[What is required]: Would you please copy each line of the data in which the string "over" occurs?

---------- Data to use

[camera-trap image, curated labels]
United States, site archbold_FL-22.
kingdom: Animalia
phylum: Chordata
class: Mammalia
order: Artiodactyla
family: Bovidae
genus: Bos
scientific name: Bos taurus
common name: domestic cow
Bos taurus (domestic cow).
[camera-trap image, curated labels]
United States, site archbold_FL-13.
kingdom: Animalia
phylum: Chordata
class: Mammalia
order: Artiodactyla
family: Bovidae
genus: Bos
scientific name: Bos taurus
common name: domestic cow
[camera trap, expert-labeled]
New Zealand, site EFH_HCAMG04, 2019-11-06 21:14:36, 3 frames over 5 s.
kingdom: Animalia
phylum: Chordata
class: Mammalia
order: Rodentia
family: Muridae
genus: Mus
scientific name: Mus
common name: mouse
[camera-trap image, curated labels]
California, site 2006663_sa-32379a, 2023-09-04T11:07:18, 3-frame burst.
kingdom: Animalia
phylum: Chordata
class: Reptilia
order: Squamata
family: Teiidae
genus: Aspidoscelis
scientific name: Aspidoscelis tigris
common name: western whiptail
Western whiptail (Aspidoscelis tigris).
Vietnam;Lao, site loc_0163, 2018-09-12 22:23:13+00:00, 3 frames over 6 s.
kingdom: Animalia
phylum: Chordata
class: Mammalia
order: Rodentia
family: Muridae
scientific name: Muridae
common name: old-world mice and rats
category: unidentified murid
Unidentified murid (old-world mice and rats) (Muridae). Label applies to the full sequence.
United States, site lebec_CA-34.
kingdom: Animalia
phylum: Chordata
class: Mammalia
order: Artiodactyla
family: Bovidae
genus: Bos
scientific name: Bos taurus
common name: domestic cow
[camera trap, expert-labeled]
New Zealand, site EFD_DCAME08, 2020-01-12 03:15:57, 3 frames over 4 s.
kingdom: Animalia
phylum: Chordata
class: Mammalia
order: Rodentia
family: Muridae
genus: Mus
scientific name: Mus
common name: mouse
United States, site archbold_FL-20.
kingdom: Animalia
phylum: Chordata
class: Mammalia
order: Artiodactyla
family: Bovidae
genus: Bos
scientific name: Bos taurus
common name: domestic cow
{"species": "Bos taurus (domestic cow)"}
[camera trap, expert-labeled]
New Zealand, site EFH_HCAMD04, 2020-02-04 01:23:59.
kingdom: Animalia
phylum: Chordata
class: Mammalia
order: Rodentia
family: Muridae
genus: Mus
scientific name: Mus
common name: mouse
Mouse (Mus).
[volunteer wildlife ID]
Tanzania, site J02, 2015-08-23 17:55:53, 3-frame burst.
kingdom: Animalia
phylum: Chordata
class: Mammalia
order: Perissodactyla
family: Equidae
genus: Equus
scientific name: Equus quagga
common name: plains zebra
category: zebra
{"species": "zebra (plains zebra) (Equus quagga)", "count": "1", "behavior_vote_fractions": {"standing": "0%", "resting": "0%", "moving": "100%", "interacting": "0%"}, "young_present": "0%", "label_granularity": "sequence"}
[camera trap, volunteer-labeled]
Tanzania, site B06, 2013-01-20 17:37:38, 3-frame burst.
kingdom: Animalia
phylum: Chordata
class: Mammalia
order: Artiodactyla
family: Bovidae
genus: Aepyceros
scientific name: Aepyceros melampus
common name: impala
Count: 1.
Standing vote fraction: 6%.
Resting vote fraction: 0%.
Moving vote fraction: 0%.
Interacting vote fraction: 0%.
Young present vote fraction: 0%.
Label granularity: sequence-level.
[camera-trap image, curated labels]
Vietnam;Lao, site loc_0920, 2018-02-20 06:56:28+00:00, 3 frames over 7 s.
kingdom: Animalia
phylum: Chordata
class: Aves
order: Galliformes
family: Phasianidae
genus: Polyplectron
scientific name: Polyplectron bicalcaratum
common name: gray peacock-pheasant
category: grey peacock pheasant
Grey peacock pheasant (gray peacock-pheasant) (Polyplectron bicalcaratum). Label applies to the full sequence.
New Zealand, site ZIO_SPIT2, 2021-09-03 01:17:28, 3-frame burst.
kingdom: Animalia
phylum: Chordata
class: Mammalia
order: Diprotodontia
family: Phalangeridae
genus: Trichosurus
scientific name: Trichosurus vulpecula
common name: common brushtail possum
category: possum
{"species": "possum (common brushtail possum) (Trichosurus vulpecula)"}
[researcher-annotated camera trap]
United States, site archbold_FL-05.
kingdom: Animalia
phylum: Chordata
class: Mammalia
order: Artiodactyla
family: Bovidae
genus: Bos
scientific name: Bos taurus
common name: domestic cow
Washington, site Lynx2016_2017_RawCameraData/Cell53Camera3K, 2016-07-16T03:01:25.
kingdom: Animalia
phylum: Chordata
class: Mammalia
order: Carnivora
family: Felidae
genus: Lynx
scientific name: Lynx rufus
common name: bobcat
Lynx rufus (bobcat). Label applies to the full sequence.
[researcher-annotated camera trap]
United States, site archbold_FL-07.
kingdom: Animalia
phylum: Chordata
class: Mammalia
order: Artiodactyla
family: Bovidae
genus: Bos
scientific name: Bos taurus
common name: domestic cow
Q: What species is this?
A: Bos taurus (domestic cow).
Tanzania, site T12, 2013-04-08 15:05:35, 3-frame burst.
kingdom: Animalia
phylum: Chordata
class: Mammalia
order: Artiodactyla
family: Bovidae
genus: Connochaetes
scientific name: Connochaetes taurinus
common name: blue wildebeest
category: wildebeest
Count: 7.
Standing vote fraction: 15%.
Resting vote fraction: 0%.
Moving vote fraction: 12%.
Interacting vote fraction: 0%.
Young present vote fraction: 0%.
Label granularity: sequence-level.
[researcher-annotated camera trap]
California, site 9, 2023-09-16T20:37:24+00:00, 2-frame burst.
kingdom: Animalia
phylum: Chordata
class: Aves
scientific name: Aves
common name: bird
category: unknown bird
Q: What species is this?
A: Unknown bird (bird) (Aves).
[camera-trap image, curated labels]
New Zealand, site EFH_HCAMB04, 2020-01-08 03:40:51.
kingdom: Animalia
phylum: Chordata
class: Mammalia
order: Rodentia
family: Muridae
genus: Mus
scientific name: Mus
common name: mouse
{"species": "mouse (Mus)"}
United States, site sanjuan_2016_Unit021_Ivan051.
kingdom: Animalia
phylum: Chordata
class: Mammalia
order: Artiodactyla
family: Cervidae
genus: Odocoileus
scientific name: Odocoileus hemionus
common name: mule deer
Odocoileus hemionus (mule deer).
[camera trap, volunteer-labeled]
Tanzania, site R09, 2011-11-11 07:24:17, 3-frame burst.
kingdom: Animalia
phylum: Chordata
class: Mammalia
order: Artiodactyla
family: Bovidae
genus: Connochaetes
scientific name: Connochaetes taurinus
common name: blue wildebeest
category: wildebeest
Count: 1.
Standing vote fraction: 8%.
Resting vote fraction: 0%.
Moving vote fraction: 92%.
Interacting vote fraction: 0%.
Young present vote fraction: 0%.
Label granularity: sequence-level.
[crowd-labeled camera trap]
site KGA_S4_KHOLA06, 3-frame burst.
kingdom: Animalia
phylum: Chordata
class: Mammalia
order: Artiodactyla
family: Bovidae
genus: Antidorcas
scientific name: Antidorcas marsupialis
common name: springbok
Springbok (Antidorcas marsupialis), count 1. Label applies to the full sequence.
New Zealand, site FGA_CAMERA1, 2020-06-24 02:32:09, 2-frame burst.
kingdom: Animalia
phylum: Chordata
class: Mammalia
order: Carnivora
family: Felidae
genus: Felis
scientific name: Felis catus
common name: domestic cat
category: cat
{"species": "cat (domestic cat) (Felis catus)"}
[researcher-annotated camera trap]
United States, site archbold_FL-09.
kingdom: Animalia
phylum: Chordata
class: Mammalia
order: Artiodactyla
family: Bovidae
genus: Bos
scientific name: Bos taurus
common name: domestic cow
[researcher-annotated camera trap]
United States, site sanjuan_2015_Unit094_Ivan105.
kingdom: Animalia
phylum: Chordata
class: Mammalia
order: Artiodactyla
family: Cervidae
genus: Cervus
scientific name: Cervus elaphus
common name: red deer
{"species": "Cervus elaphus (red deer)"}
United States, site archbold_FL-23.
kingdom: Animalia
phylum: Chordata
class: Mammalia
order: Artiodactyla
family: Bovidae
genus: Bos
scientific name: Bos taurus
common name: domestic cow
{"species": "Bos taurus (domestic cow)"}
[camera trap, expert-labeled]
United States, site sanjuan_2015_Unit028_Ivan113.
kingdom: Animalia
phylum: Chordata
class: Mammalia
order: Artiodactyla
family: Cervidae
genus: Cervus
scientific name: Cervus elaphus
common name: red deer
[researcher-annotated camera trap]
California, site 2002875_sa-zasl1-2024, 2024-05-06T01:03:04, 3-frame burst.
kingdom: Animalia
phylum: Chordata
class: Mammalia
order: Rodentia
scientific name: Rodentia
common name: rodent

--------------------

[Result]:
New Zealand, site EFH_HCAMG04, 2019-11-06 21:14:36, 3 frames over 5 s.
Vietnam;Lao, site loc_0163, 2018-09-12 22:23:13+00:00, 3 frames over 6 s.
New Zealand, site EFD_DCAME08, 2020-01-12 03:15:57, 3 frames over 4 s.
Vietnam;Lao, site loc_0920, 2018-02-20 06:56:28+00:00, 3 frames over 7 s.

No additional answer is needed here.